Serial Casting

Since its launch in 1992, the serial casting program has helped hundreds of children gain independence with standing and walking. The program is a collaboration between the physical therapy and orthotics teams to achieve the best possible outcomes for your child’s unique needs.

Our approach to treating toe walking includes a casting process, brace wear, exercises, and routine follow-up. When a child walks on their toes, our team’s goal is to make the ankle muscle grow longer through positioning and activity. We never stretch a child’s muscle because we believe our patients should be able to participate in serial casting comfortably. It should not be a painful process. Our program is also built to help children correct center of mass alignment issues. This is often a contributing factor to walking with weight balanced over the toes.

Our program has been successful for many of our patients. Our goal is to achieve long-term correction of range of motion, improvement in walking and to delay or prevent future surgery.

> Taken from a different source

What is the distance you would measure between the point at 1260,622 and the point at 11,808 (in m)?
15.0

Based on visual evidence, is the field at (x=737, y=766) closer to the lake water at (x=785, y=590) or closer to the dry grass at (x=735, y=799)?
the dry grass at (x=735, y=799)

Each child is evaluated by a physical therapist and orthotist to discuss the program and determine the child's plan of care. The actual casting process can take anywhere from six to 16 weeks. Children are seen weekly for a two-to-three hour appointment where new casts are applied and they receive their home exercise program.

During serial casting, joints that are limited in range of motion are immobilized with a well-padded plaster and fiberglass cast. The casts are applied and removed on a weekly basis. With each series of casts, the affected joint or joints are gradually set in a more correct alignment until the desired range of motion is achieved. The casts provide a stable base of support while realigning joints, which allows us to strengthen muscles and teach children how to correct their center of weight for a more effective walking pattern.

We encourage children to participate in their typical daily activities while wearing the casts. Regular movement helps strengthen the muscles they need for correct walking alignment. We also ask that children complete at least an hour a day of standing or walking exercises. This hour can be divided into smaller time periods. Your physical therapist will give you specific exercises.

The number of weeks in the casting process varies because each child’s muscles change at different rates. Given that the range of motion continues to improve, our team will perform weekly cast changes until the goal range is achieved. However, if there are no changes over a two-week period, then we will finish casting and move on to the next steps.

After the child has completed the casting process, they will be fitted with day braces and night braces. The AFOs (ankle foot orthoses) brace the lower limb and maintain the alignment that was gained during the serial casting process. Children will also continue doing their standing or walking exercises, with additional ankle strengthening activities. Once their new walk becomes natural, we will gradually wean them out of the day braces. They will need to continue to wear their night braces through growth to maintain range of motion and avoid the need for re-casting.

Post-casting follow-up visits allow the team to monitor your child’s progress. Visits are scheduled every three months to assess range of motion, and to advance the exercise program. Children who complete the full casting and post-casting program have significantly greater long-term success in maintaining joint alignment with a corrected walking pattern.

Make an Appointment

Each child and family who has been referred by a physician will have an initial evaluation with the team. Casts are not applied during this visit. If your family decides to proceed with the program, additional prior authorization from your insurance company must be obtained for serial casting and orthotic management. Our team will assist your family with this process.